Your goal: Write out the listing below from the line containing "Among the options listed as" to its last line, unaltered, ends included.

-- Begin Stored records --

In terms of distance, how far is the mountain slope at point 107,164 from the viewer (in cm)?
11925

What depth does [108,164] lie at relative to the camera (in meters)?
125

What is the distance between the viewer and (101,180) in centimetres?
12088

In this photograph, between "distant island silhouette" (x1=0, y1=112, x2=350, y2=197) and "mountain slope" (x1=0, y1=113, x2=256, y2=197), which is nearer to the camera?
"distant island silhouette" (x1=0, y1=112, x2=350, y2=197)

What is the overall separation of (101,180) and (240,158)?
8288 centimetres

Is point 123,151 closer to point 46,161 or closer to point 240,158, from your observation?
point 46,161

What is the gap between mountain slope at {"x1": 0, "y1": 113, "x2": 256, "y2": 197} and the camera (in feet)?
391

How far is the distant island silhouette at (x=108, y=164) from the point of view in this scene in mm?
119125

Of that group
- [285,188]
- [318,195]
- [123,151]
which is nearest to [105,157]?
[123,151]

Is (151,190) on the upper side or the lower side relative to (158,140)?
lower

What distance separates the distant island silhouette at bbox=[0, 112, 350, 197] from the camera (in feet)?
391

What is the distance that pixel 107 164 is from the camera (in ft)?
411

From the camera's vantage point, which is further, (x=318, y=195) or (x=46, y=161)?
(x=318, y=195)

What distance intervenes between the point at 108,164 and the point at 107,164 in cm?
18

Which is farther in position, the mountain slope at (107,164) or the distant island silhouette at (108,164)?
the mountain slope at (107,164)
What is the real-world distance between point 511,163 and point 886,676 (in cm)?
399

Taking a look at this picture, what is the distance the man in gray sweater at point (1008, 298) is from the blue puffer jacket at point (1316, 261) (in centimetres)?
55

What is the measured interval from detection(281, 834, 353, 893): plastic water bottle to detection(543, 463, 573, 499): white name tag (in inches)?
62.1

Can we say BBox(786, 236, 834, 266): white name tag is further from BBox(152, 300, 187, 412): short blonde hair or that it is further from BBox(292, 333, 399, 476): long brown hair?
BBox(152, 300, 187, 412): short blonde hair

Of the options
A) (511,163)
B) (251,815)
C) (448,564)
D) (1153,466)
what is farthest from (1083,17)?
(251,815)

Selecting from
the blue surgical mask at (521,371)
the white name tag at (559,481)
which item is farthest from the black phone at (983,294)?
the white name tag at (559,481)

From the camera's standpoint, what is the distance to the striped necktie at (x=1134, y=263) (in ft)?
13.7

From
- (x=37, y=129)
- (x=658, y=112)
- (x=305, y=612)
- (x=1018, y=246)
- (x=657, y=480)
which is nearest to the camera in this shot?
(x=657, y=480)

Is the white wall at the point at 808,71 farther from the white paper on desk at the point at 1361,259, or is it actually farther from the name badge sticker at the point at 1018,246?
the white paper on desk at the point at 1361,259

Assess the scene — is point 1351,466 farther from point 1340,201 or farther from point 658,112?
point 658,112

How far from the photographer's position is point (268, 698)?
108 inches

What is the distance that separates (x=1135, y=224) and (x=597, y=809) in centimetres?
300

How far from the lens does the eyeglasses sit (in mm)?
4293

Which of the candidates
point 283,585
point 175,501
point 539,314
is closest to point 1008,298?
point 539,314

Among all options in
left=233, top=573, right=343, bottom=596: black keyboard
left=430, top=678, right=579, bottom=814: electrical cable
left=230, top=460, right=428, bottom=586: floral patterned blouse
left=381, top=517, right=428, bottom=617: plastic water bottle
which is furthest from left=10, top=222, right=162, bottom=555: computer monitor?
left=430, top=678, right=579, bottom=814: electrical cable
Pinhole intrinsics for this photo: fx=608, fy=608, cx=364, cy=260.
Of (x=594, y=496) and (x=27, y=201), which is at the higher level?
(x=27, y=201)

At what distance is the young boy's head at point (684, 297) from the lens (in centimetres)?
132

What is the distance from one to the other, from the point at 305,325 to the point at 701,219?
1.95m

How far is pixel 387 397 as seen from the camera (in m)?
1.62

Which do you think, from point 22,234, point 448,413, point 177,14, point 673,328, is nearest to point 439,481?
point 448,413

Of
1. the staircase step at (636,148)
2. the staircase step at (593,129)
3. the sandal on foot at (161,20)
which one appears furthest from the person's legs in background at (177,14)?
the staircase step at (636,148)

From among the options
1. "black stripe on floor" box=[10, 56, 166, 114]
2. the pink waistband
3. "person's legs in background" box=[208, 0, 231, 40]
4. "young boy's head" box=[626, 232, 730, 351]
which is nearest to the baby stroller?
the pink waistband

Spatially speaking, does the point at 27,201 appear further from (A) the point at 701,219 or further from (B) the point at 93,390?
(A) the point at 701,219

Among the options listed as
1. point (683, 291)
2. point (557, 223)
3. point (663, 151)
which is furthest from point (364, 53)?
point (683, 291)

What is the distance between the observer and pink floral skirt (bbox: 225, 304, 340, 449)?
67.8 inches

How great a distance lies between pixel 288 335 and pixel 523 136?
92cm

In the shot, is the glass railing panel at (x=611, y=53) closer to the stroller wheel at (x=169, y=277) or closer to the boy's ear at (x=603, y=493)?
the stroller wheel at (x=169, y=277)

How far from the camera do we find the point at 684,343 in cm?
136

-- End Stored records --

Correct answer:
Among the options listed as
1. point (683, 291)
2. point (557, 223)
3. point (663, 151)
which is furthest from point (364, 53)?
point (683, 291)

What is the distance between the observer and pink floral skirt (bbox: 225, 304, 340, 449)?
67.8 inches

How great a distance lies between pixel 288 335 and pixel 523 136?
92cm

In the shot, is the glass railing panel at (x=611, y=53) closer to the stroller wheel at (x=169, y=277) or closer to the boy's ear at (x=603, y=493)?
the stroller wheel at (x=169, y=277)

How far from the camera do we find the point at 684,343 in cm?
136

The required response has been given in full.